自治体DXの取り組み度合いで全国1位となったのは大阪府豊中市だった。労働力不足解決カンパニーとして複数のSaaSを展開するうるる(東京都中央区)が、全国1741の自治体を対象に実施した「自治体ドックランキング2025」で分かった。
全国自治体のDX取り組み状況が明らかに
1位となった「大阪府豊中市」(DX偏差値76.3)は、まちのデジタル活用を推進し、行政手続きのオンライン化を令和4年度末に100%達成している。2位は「堺市」(76.0)で、DXをけん引する人材「DX PRO」の育成を強化するなど、職員自らが改革を推進する取り組みも活発だ。
3位には「東京都町田市」(74.7)が入った。市のオンライン申請などデジタルサービスの玄関口となるバーチャル市役所ポータル「まちドア」へのAIナビゲーターの導入など、住民サービスに先端技術を積極的に取り入れている。
TOP3の自治体では「フロントヤードの取り組み」と「行政サービスの向上・高度化」で、9〜10点と高得点を獲得している。
4位以下を見ると、4位は「宮崎県都城市」(74.4)、5位は「広島市」(73.4)、6位は「千葉市」「東京都練馬区」「浜松市」(71.2)が同率で並んだ。16位には「山梨県都留市」(69.8)が入り、準中規模の自治体ながら人口規模の大きな自治体と肩を並べる健闘を見せている。
次に、人口規模別にランキングを発表した。大規模自治体(人口20万人以上〜50万人未満、97自治体)のランキング1位は「大阪府豊中市」(76.3)、2位は「東京都町田市」(74.7)、3位は「愛知県一宮市」(71.2)となった。一宮市は、上位3位の中でDX推進体制7.2と最も進んでいる。
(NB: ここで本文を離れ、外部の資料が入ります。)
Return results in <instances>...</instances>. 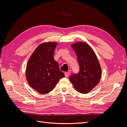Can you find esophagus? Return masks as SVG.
I'll use <instances>...</instances> for the list:
<instances>
[{
  "label": "esophagus",
  "mask_w": 127,
  "mask_h": 127,
  "mask_svg": "<svg viewBox=\"0 0 127 127\" xmlns=\"http://www.w3.org/2000/svg\"><path fill=\"white\" fill-rule=\"evenodd\" d=\"M64 74H65V77H68V75H69V72H65Z\"/></svg>",
  "instance_id": "esophagus-1"
}]
</instances>
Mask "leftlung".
I'll use <instances>...</instances> for the list:
<instances>
[{"label": "left lung", "instance_id": "8db88e82", "mask_svg": "<svg viewBox=\"0 0 127 127\" xmlns=\"http://www.w3.org/2000/svg\"><path fill=\"white\" fill-rule=\"evenodd\" d=\"M79 65V72L69 77L77 91L86 94L91 91L99 83L101 77V69L97 57L92 48L84 42L72 45Z\"/></svg>", "mask_w": 127, "mask_h": 127}]
</instances>
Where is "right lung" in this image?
Segmentation results:
<instances>
[{
  "label": "right lung",
  "mask_w": 127,
  "mask_h": 127,
  "mask_svg": "<svg viewBox=\"0 0 127 127\" xmlns=\"http://www.w3.org/2000/svg\"><path fill=\"white\" fill-rule=\"evenodd\" d=\"M58 43H44L36 48L27 64L26 79L31 87L44 95L52 91L60 79L65 76L54 59Z\"/></svg>",
  "instance_id": "add662e5"
}]
</instances>
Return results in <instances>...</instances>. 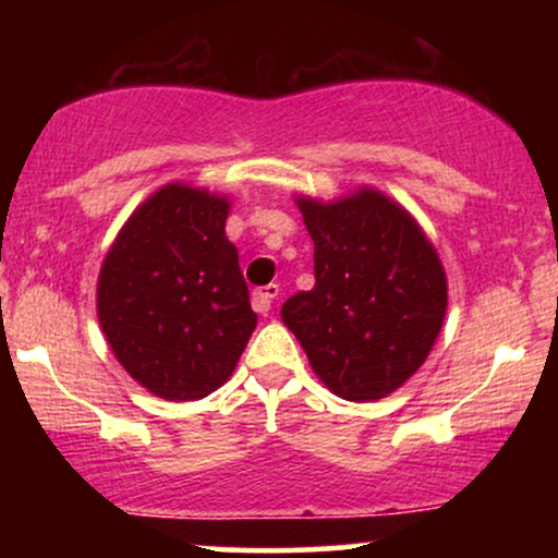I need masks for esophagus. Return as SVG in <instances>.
I'll return each mask as SVG.
<instances>
[{
    "mask_svg": "<svg viewBox=\"0 0 558 558\" xmlns=\"http://www.w3.org/2000/svg\"><path fill=\"white\" fill-rule=\"evenodd\" d=\"M280 293V286L278 283H270L265 288H259V291L252 293V306L254 312H259V315H267V312L272 310V299Z\"/></svg>",
    "mask_w": 558,
    "mask_h": 558,
    "instance_id": "34e87169",
    "label": "esophagus"
}]
</instances>
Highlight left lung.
I'll list each match as a JSON object with an SVG mask.
<instances>
[{
	"mask_svg": "<svg viewBox=\"0 0 558 558\" xmlns=\"http://www.w3.org/2000/svg\"><path fill=\"white\" fill-rule=\"evenodd\" d=\"M315 241V288L280 310L312 369L345 401H377L425 364L448 306L438 252L383 191L336 202L296 196Z\"/></svg>",
	"mask_w": 558,
	"mask_h": 558,
	"instance_id": "8db88e82",
	"label": "left lung"
}]
</instances>
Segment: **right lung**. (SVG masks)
<instances>
[{
	"mask_svg": "<svg viewBox=\"0 0 558 558\" xmlns=\"http://www.w3.org/2000/svg\"><path fill=\"white\" fill-rule=\"evenodd\" d=\"M228 213L226 194L168 183L133 209L101 262V332L125 373L165 401L220 388L257 328Z\"/></svg>",
	"mask_w": 558,
	"mask_h": 558,
	"instance_id": "obj_1",
	"label": "right lung"
}]
</instances>
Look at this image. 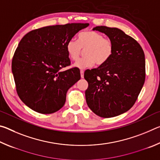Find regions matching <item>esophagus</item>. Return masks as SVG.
Segmentation results:
<instances>
[{"label": "esophagus", "instance_id": "esophagus-1", "mask_svg": "<svg viewBox=\"0 0 160 160\" xmlns=\"http://www.w3.org/2000/svg\"><path fill=\"white\" fill-rule=\"evenodd\" d=\"M80 75H81V78H84V71H83V70H80Z\"/></svg>", "mask_w": 160, "mask_h": 160}]
</instances>
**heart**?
<instances>
[{
    "instance_id": "obj_1",
    "label": "heart",
    "mask_w": 160,
    "mask_h": 160,
    "mask_svg": "<svg viewBox=\"0 0 160 160\" xmlns=\"http://www.w3.org/2000/svg\"><path fill=\"white\" fill-rule=\"evenodd\" d=\"M82 49L85 51V57L74 64L79 69L93 66L94 64L102 66L109 61L113 53V44L110 39H104L98 32L87 30L78 35V41L69 40L66 44V51L70 60L76 61L79 58Z\"/></svg>"
}]
</instances>
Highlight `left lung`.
Masks as SVG:
<instances>
[{"mask_svg":"<svg viewBox=\"0 0 160 160\" xmlns=\"http://www.w3.org/2000/svg\"><path fill=\"white\" fill-rule=\"evenodd\" d=\"M92 30L104 33L113 42L111 58L97 68L86 70L88 107L100 117L122 114L133 106L145 79V60L137 41L116 28L97 26Z\"/></svg>","mask_w":160,"mask_h":160,"instance_id":"8db88e82","label":"left lung"}]
</instances>
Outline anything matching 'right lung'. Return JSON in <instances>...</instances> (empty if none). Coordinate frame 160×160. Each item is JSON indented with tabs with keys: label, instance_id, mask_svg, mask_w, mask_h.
<instances>
[{
	"label": "right lung",
	"instance_id": "obj_1",
	"mask_svg": "<svg viewBox=\"0 0 160 160\" xmlns=\"http://www.w3.org/2000/svg\"><path fill=\"white\" fill-rule=\"evenodd\" d=\"M88 23L53 25L28 32L19 43L12 61L18 96L38 113L48 114L63 107L68 90L80 79L79 68L70 66L66 44Z\"/></svg>",
	"mask_w": 160,
	"mask_h": 160
}]
</instances>
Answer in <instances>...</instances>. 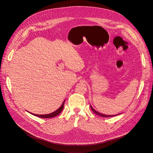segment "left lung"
<instances>
[{
	"instance_id": "8db88e82",
	"label": "left lung",
	"mask_w": 153,
	"mask_h": 153,
	"mask_svg": "<svg viewBox=\"0 0 153 153\" xmlns=\"http://www.w3.org/2000/svg\"><path fill=\"white\" fill-rule=\"evenodd\" d=\"M63 104L62 105L58 108L56 110V111L52 112V113L51 114H46V115H38V114H33V113H31V112H30V113L32 115H33L36 117H39V118H53V117H56L57 115H59L61 114V112L62 111V109H63ZM92 110L95 111V110L92 108Z\"/></svg>"
}]
</instances>
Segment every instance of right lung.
<instances>
[{
  "label": "right lung",
  "mask_w": 153,
  "mask_h": 153,
  "mask_svg": "<svg viewBox=\"0 0 153 153\" xmlns=\"http://www.w3.org/2000/svg\"><path fill=\"white\" fill-rule=\"evenodd\" d=\"M96 112V114H97V115H100V116H101V117H115V116H117V115H104V114H100V113H99V112H97V111H95ZM119 115V114H118Z\"/></svg>",
  "instance_id": "obj_1"
}]
</instances>
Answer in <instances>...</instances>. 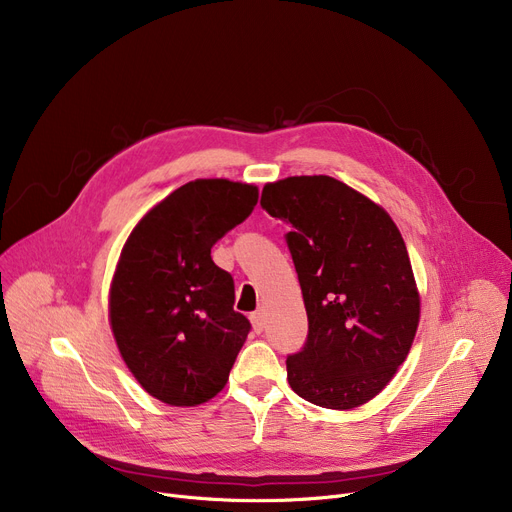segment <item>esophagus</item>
<instances>
[{"label": "esophagus", "mask_w": 512, "mask_h": 512, "mask_svg": "<svg viewBox=\"0 0 512 512\" xmlns=\"http://www.w3.org/2000/svg\"><path fill=\"white\" fill-rule=\"evenodd\" d=\"M251 324H253V330H255L257 334L263 332V328H265V313H263L261 309H257V311L251 313Z\"/></svg>", "instance_id": "esophagus-1"}]
</instances>
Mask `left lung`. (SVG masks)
Wrapping results in <instances>:
<instances>
[{
    "mask_svg": "<svg viewBox=\"0 0 512 512\" xmlns=\"http://www.w3.org/2000/svg\"><path fill=\"white\" fill-rule=\"evenodd\" d=\"M261 207L286 226L309 319L288 384L317 407L355 409L392 380L417 332L405 240L380 205L330 176L265 184Z\"/></svg>",
    "mask_w": 512,
    "mask_h": 512,
    "instance_id": "obj_1",
    "label": "left lung"
}]
</instances>
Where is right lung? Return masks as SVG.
I'll return each mask as SVG.
<instances>
[{
	"mask_svg": "<svg viewBox=\"0 0 512 512\" xmlns=\"http://www.w3.org/2000/svg\"><path fill=\"white\" fill-rule=\"evenodd\" d=\"M259 193L251 184L195 180L153 207L122 249L110 319L120 355L139 384L172 407L218 394L251 321L234 311V280L211 247L245 222Z\"/></svg>",
	"mask_w": 512,
	"mask_h": 512,
	"instance_id": "right-lung-1",
	"label": "right lung"
}]
</instances>
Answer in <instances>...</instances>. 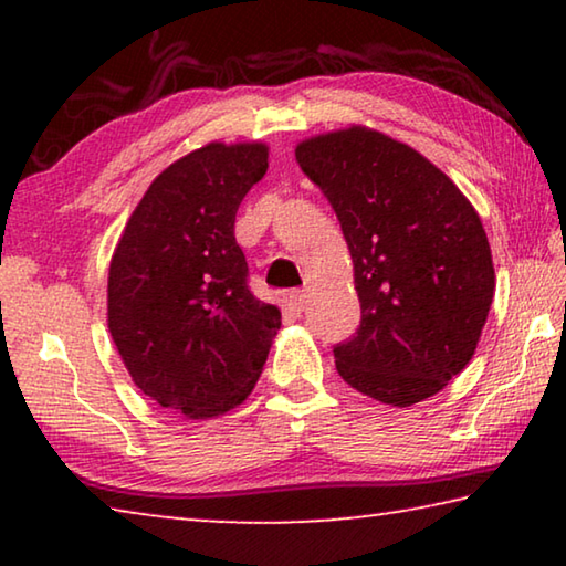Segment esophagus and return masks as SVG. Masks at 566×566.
<instances>
[{
    "label": "esophagus",
    "instance_id": "obj_1",
    "mask_svg": "<svg viewBox=\"0 0 566 566\" xmlns=\"http://www.w3.org/2000/svg\"><path fill=\"white\" fill-rule=\"evenodd\" d=\"M286 300H290L294 312H304V306H306V290H294V292H290V296H286Z\"/></svg>",
    "mask_w": 566,
    "mask_h": 566
}]
</instances>
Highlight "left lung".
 <instances>
[{
    "label": "left lung",
    "mask_w": 566,
    "mask_h": 566,
    "mask_svg": "<svg viewBox=\"0 0 566 566\" xmlns=\"http://www.w3.org/2000/svg\"><path fill=\"white\" fill-rule=\"evenodd\" d=\"M296 161L337 214L361 324L334 347L361 395L411 407L474 357L494 300L490 239L476 209L424 155L352 124L296 145Z\"/></svg>",
    "instance_id": "left-lung-1"
}]
</instances>
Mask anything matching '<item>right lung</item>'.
<instances>
[{
  "label": "right lung",
  "instance_id": "add662e5",
  "mask_svg": "<svg viewBox=\"0 0 566 566\" xmlns=\"http://www.w3.org/2000/svg\"><path fill=\"white\" fill-rule=\"evenodd\" d=\"M262 142H209L161 171L114 247L107 324L159 407L212 419L252 395L282 324L247 286L237 209L270 167Z\"/></svg>",
  "mask_w": 566,
  "mask_h": 566
}]
</instances>
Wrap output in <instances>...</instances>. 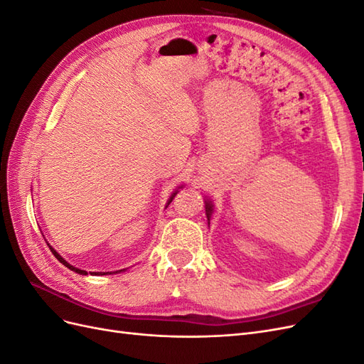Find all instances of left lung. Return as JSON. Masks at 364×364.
<instances>
[{
	"mask_svg": "<svg viewBox=\"0 0 364 364\" xmlns=\"http://www.w3.org/2000/svg\"><path fill=\"white\" fill-rule=\"evenodd\" d=\"M206 215H208V220H209V217H211V205L209 203H206Z\"/></svg>",
	"mask_w": 364,
	"mask_h": 364,
	"instance_id": "8db88e82",
	"label": "left lung"
}]
</instances>
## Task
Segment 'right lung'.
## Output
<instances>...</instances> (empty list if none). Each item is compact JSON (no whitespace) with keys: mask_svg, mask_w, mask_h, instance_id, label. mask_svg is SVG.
I'll return each instance as SVG.
<instances>
[{"mask_svg":"<svg viewBox=\"0 0 364 364\" xmlns=\"http://www.w3.org/2000/svg\"><path fill=\"white\" fill-rule=\"evenodd\" d=\"M174 196H176V193H174V194L171 196V199H170V202H171V200L174 199ZM170 202H168V205H170ZM50 249H51V252H53V255H54V257H56V258H58V259H59V261H60V262L63 264V266H65V267H68L70 270H74L75 273H80V274H86V272H85V270H80V269H75V267H73V266H71V264H68L67 261H65V259H63V258H62V257L59 255V253H58L56 250H54L53 247H50ZM119 272H121V270H119ZM115 273H117V272H115ZM91 274H95V273H91ZM97 274H102V273H97ZM105 274H106V273H105Z\"/></svg>","mask_w":364,"mask_h":364,"instance_id":"1","label":"right lung"}]
</instances>
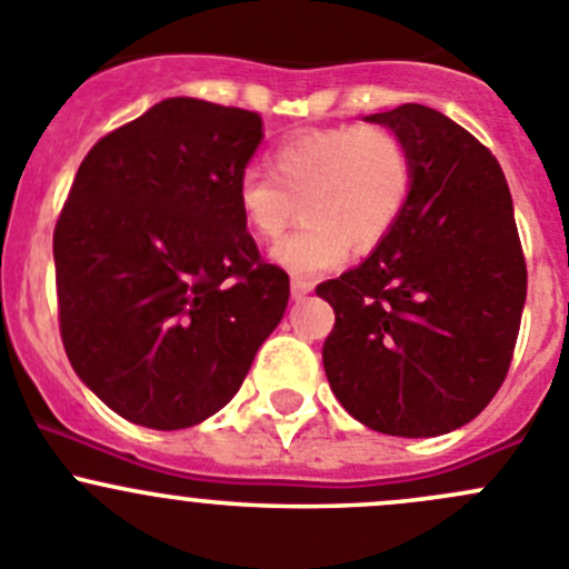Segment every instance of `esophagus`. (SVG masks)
<instances>
[{
    "mask_svg": "<svg viewBox=\"0 0 569 569\" xmlns=\"http://www.w3.org/2000/svg\"><path fill=\"white\" fill-rule=\"evenodd\" d=\"M311 289H313L311 280L291 278V297H295V300H302L306 295H311Z\"/></svg>",
    "mask_w": 569,
    "mask_h": 569,
    "instance_id": "1",
    "label": "esophagus"
}]
</instances>
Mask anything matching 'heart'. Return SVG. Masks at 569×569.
I'll use <instances>...</instances> for the list:
<instances>
[{
    "instance_id": "heart-1",
    "label": "heart",
    "mask_w": 569,
    "mask_h": 569,
    "mask_svg": "<svg viewBox=\"0 0 569 569\" xmlns=\"http://www.w3.org/2000/svg\"><path fill=\"white\" fill-rule=\"evenodd\" d=\"M412 189L407 142L380 123L330 126L286 137L269 151V173L248 168L237 209L256 239H274L302 211L306 222L272 248V261L300 278L375 250Z\"/></svg>"
}]
</instances>
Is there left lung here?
Returning a JSON list of instances; mask_svg holds the SVG:
<instances>
[{
    "label": "left lung",
    "mask_w": 569,
    "mask_h": 569,
    "mask_svg": "<svg viewBox=\"0 0 569 569\" xmlns=\"http://www.w3.org/2000/svg\"><path fill=\"white\" fill-rule=\"evenodd\" d=\"M412 157L393 231L360 267L317 286L336 311L321 347L343 410L396 438L473 421L512 363L526 258L501 164L460 123L423 104L369 114Z\"/></svg>",
    "instance_id": "1"
}]
</instances>
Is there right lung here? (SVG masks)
<instances>
[{"label": "right lung", "instance_id": "right-lung-1", "mask_svg": "<svg viewBox=\"0 0 569 569\" xmlns=\"http://www.w3.org/2000/svg\"><path fill=\"white\" fill-rule=\"evenodd\" d=\"M261 126L181 96L79 164L54 228L60 336L79 380L126 421L170 432L214 416L283 319L289 274L237 209Z\"/></svg>", "mask_w": 569, "mask_h": 569}]
</instances>
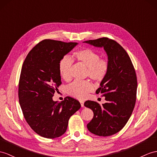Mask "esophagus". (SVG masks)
Masks as SVG:
<instances>
[{"label":"esophagus","mask_w":157,"mask_h":157,"mask_svg":"<svg viewBox=\"0 0 157 157\" xmlns=\"http://www.w3.org/2000/svg\"><path fill=\"white\" fill-rule=\"evenodd\" d=\"M80 103H81V105L82 107H83V106H84V101H80Z\"/></svg>","instance_id":"34e87169"}]
</instances>
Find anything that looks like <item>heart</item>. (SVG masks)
Returning a JSON list of instances; mask_svg holds the SVG:
<instances>
[{"label": "heart", "instance_id": "1", "mask_svg": "<svg viewBox=\"0 0 157 157\" xmlns=\"http://www.w3.org/2000/svg\"><path fill=\"white\" fill-rule=\"evenodd\" d=\"M74 55L78 62L88 67L86 75L93 81L101 82L107 75L109 69L108 60L101 59L99 53L94 50L90 48H82L75 51ZM72 64L73 60L68 56H63L59 63L60 75L66 81L72 78ZM93 89V86L89 81H75L67 86V93L72 97L84 99Z\"/></svg>", "mask_w": 157, "mask_h": 157}]
</instances>
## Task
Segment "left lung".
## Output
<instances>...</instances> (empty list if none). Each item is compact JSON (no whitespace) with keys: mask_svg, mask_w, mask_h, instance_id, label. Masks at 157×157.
Returning a JSON list of instances; mask_svg holds the SVG:
<instances>
[{"mask_svg":"<svg viewBox=\"0 0 157 157\" xmlns=\"http://www.w3.org/2000/svg\"><path fill=\"white\" fill-rule=\"evenodd\" d=\"M85 43L104 48L109 63L107 75L96 90L97 94L105 97L106 102L101 105L97 102L86 101L84 104L94 113L87 128L98 136L113 135L124 127L135 107L137 90L136 72L127 52L115 40L102 37Z\"/></svg>","mask_w":157,"mask_h":157,"instance_id":"1","label":"left lung"}]
</instances>
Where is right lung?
Instances as JSON below:
<instances>
[{"label":"right lung","mask_w":157,"mask_h":157,"mask_svg":"<svg viewBox=\"0 0 157 157\" xmlns=\"http://www.w3.org/2000/svg\"><path fill=\"white\" fill-rule=\"evenodd\" d=\"M77 43L45 39L33 47L22 64L18 99L26 121L38 135L47 139L66 132L70 117L81 108L76 99L67 97L52 100L61 85L59 63Z\"/></svg>","instance_id":"right-lung-1"}]
</instances>
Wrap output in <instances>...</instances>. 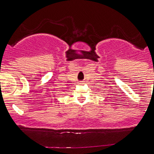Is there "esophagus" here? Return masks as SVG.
I'll list each match as a JSON object with an SVG mask.
<instances>
[{
	"mask_svg": "<svg viewBox=\"0 0 154 154\" xmlns=\"http://www.w3.org/2000/svg\"><path fill=\"white\" fill-rule=\"evenodd\" d=\"M84 84V82H83V81L79 82V84Z\"/></svg>",
	"mask_w": 154,
	"mask_h": 154,
	"instance_id": "34e87169",
	"label": "esophagus"
}]
</instances>
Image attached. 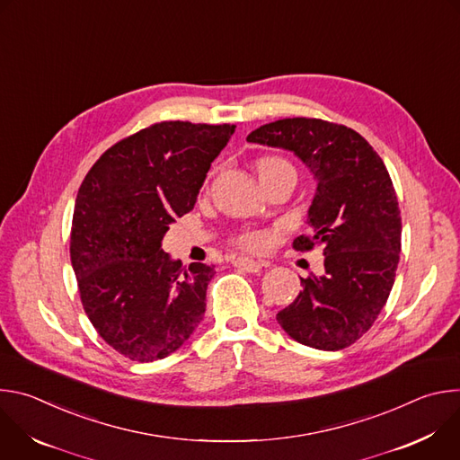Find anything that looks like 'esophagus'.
<instances>
[{
	"instance_id": "34e87169",
	"label": "esophagus",
	"mask_w": 460,
	"mask_h": 460,
	"mask_svg": "<svg viewBox=\"0 0 460 460\" xmlns=\"http://www.w3.org/2000/svg\"><path fill=\"white\" fill-rule=\"evenodd\" d=\"M233 266L234 268H240L247 273H258L261 270V264L258 260H252V258H245V256H240L236 260H233Z\"/></svg>"
}]
</instances>
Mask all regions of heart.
<instances>
[{
	"label": "heart",
	"mask_w": 460,
	"mask_h": 460,
	"mask_svg": "<svg viewBox=\"0 0 460 460\" xmlns=\"http://www.w3.org/2000/svg\"><path fill=\"white\" fill-rule=\"evenodd\" d=\"M256 169H258V176L271 174V172H277V171H293L291 164L286 158H282V156H264V158H260L258 164H256ZM209 176H213V172ZM234 242L240 247L252 251V249H260L261 245H264V236H261L260 233L251 231V233H243V234L236 236Z\"/></svg>",
	"instance_id": "obj_1"
}]
</instances>
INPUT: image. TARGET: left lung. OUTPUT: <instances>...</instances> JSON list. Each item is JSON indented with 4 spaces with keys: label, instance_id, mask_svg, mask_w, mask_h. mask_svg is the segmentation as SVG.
Returning a JSON list of instances; mask_svg holds the SVG:
<instances>
[{
    "label": "left lung",
    "instance_id": "8db88e82",
    "mask_svg": "<svg viewBox=\"0 0 460 460\" xmlns=\"http://www.w3.org/2000/svg\"><path fill=\"white\" fill-rule=\"evenodd\" d=\"M247 142L293 151L316 180L309 234L293 247L322 245L323 275L300 279L304 289L277 320L304 346L344 349L373 325L395 282L402 224L389 172L357 130L316 118L266 123Z\"/></svg>",
    "mask_w": 460,
    "mask_h": 460
}]
</instances>
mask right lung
<instances>
[{
  "label": "right lung",
  "instance_id": "add662e5",
  "mask_svg": "<svg viewBox=\"0 0 460 460\" xmlns=\"http://www.w3.org/2000/svg\"><path fill=\"white\" fill-rule=\"evenodd\" d=\"M233 133L229 123H155L107 149L80 185L71 231L80 298L98 335L130 360L165 358L204 318L215 266L185 270L162 240L192 211Z\"/></svg>",
  "mask_w": 460,
  "mask_h": 460
}]
</instances>
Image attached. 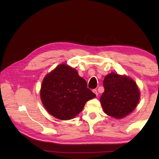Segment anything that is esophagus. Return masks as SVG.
<instances>
[{"label":"esophagus","mask_w":159,"mask_h":159,"mask_svg":"<svg viewBox=\"0 0 159 159\" xmlns=\"http://www.w3.org/2000/svg\"><path fill=\"white\" fill-rule=\"evenodd\" d=\"M93 92L95 94V95L98 96V91H97V90L96 89H94V90H93Z\"/></svg>","instance_id":"esophagus-1"}]
</instances>
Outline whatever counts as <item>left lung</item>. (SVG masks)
Wrapping results in <instances>:
<instances>
[{"label": "left lung", "mask_w": 159, "mask_h": 159, "mask_svg": "<svg viewBox=\"0 0 159 159\" xmlns=\"http://www.w3.org/2000/svg\"><path fill=\"white\" fill-rule=\"evenodd\" d=\"M104 92L100 98L104 111L110 116L121 118L138 105L139 91L135 82L126 76L111 73L104 78Z\"/></svg>", "instance_id": "left-lung-1"}]
</instances>
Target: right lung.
Masks as SVG:
<instances>
[{
    "label": "right lung",
    "mask_w": 159,
    "mask_h": 159,
    "mask_svg": "<svg viewBox=\"0 0 159 159\" xmlns=\"http://www.w3.org/2000/svg\"><path fill=\"white\" fill-rule=\"evenodd\" d=\"M96 95L76 69L60 64L43 80L41 99L45 109L54 117L69 120L82 111L85 104Z\"/></svg>",
    "instance_id": "1"
}]
</instances>
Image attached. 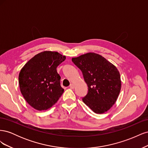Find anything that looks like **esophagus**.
<instances>
[{
    "label": "esophagus",
    "mask_w": 148,
    "mask_h": 148,
    "mask_svg": "<svg viewBox=\"0 0 148 148\" xmlns=\"http://www.w3.org/2000/svg\"><path fill=\"white\" fill-rule=\"evenodd\" d=\"M74 87H75V86H74V84H73V83L70 84V88L71 89H74Z\"/></svg>",
    "instance_id": "obj_1"
}]
</instances>
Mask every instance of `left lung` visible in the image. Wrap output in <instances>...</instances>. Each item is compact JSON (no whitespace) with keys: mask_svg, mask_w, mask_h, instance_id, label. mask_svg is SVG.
Wrapping results in <instances>:
<instances>
[{"mask_svg":"<svg viewBox=\"0 0 148 148\" xmlns=\"http://www.w3.org/2000/svg\"><path fill=\"white\" fill-rule=\"evenodd\" d=\"M81 70L88 87L83 101L94 112L103 114L117 101L121 89L119 70L104 57L96 53H87L71 59Z\"/></svg>","mask_w":148,"mask_h":148,"instance_id":"obj_1","label":"left lung"}]
</instances>
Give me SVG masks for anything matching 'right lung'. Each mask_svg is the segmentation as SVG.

中規模自治体(人口5万人以上〜10万人未満、237自治体)では、1位が「新潟県三条市」(69.1)、2位が「新潟県柏崎市」(69.0)、3位が「岐阜県高山市」(68.4)だった。上位3自治体のDX偏差値は68〜69台で拮抗しており、いずれも高い水準を維持している。
小規模自治体(人口5千人以上〜2万人未満、526自治体)では、1位が「石川県羽咋市」(65.4)、2位が「山梨県市川三郷町」(63.8)、3位が「青森県五戸町」(63.4)となった。小規模自治体全体のフロントヤード取り組みは平均3.2点だったものの、上位3位は8点台だった。住民サービスでの先進的な取り組みの差が際立った。
うるるの星知也社長によると、全国的には情報セキュリティ対策やデジタルデバイド対策で進捗が遅れており、DX推進体制の整備が十分でないまま取り組みが進行している自治体もあることが見受けられたという。こうした現状を踏まえ、各自治体はDX推進の現状と課題の双方に向き合い、持続可能な自治体DXの実現が深刻な労働力不足の解決につながると指摘している。
同調査は、総務省の「自治体DX・情報化推進概要」データを一次データとして活用し、同社独自の評価設計に基づき5分野でDX推進度をスコア化。「全国総合ランキング」と「人口規模別ランキング」を発表し、その結果から傾向を分析した。